YOUR TASKS:
A: According to the GenieGo forum thread below, which version of Android does the Dell Venue tablet run?
B: Extend the GenieGo forum thread below, picking up right after its final line.

PROVIDED PASSAGE:
<<<<
# GenieGo app installs but won't open on Android tablet (black screen)



## BMWBig6 (Jun 18, 2007)

I'm trying to get this app to work on a brand new (stock, unrooted) Dell Venue tablet with Android 4.3 Jelly Bean. It installs fine, but when I open the app all I see is a blank (black) screen. One clue is that if I leave the DirecTV GenieGo app running, it will eventually completely fill up my memory. Not sure who is to blame here, the app developer or Dell, as the app works fine on all of my other Android devices. What is so unique about the Dell Venue? Is it the Intel Atom processor?

I purchased the Dell Venue tablet specifically to use with GenieGo, so if it's never going to work, I may return it for a different product that I know will work with GenieGo.


----------



## dualsub2006 (Aug 29, 2007)

The Dell tablet has issues with the GenieGo app as well as the D* tablet app. Hulu users seem to have issues with it as well. 

My Nexus 7 (2012 & 2013) both work perfectly with both.


----------



## BMWBig6 (Jun 18, 2007)

dualsub2006 said:


> The Dell tablet has issues with the GenieGo app as well as the D* tablet app. Hulu users seem to have issues with it as well.
> 
> My Nexus 7 (2012 & 2013) both work perfectly with both.
>>>>
DATASET EXTRACT:
<<<<
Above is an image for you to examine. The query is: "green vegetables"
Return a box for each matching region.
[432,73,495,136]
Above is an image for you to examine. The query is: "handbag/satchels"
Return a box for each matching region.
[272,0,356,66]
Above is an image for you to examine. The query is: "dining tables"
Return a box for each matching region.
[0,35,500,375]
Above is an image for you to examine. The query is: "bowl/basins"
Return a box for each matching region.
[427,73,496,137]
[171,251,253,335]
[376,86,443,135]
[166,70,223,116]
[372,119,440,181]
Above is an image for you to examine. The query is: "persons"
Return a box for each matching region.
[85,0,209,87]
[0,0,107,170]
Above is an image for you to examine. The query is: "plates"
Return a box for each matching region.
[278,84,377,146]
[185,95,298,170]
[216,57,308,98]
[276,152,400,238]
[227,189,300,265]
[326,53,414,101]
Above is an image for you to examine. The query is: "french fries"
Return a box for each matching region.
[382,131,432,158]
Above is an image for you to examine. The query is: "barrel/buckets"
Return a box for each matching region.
>>>>
ANSWERS TO EACH TASK:
A: Android 4.3 Jelly Bean.

B:
Really? I have the DIRECTV app and so far it works fine but maybe I haven't tested every mode or feature yet.

Thanks for sharing the data point about Nexus compatibility. I was hoping to keep my Dell Venues because of the larger 8" screen and MicroSD card slot.


----------



## dualsub2006 (Aug 29, 2007)

I'd pay a lot to have a Nexus 8, and when I was getting my new Nexus 7 the other day I did look at the 8" Dell, but I'm so tired of delayed updates and custom skins that I don't do anything but Nexus now. 

I have a friend with this Dell tablet and a GenieGo. The GG app force closes on startup for him every single time. 

The D* tablet app starts up and runs, but force closes a lot. It doesn't show the content from all of his DVR's and trying to stream leads to an instant force close. Hulu streams audio, but the video is blacked out. 

He uses his Nexus 7 with the D* apps and Hulu+


----------



## BMWBig6 (Jun 18, 2007)

Does anybody else with an Android tablet have this issue? I see that the DirecTV app for Android was updated on 12/27, but not the GenieGo app (which still doesn't work). Does anyone know when will the next GenieGo update be released? (Or when will the GenieGo functions be merged with the DirecTV app like the Apple iOS version?)


----------



## mreaves53 (Oct 25, 2008)

I can not get either the Genie Go app or the Directv app for tablets to work on my new Galaxy Tab 3 running Adnroid 4.2. Both work perfectly on my old Toshiba Thrive running Android 4.1. Any insights would be great.


----------



## BMWBig6 (Jun 18, 2007)

I can get the DirecTV app to work on my tablet, but it's the "for Phones" version. Try to go to the Google Play store, find the DirecTV app, scroll down to other apps by same developer, and the phone version will show up in the list. See if that will install for you. GenieGo is another story, I can't get it to open at all.


----------



## BMWBig6 (Jun 18, 2007)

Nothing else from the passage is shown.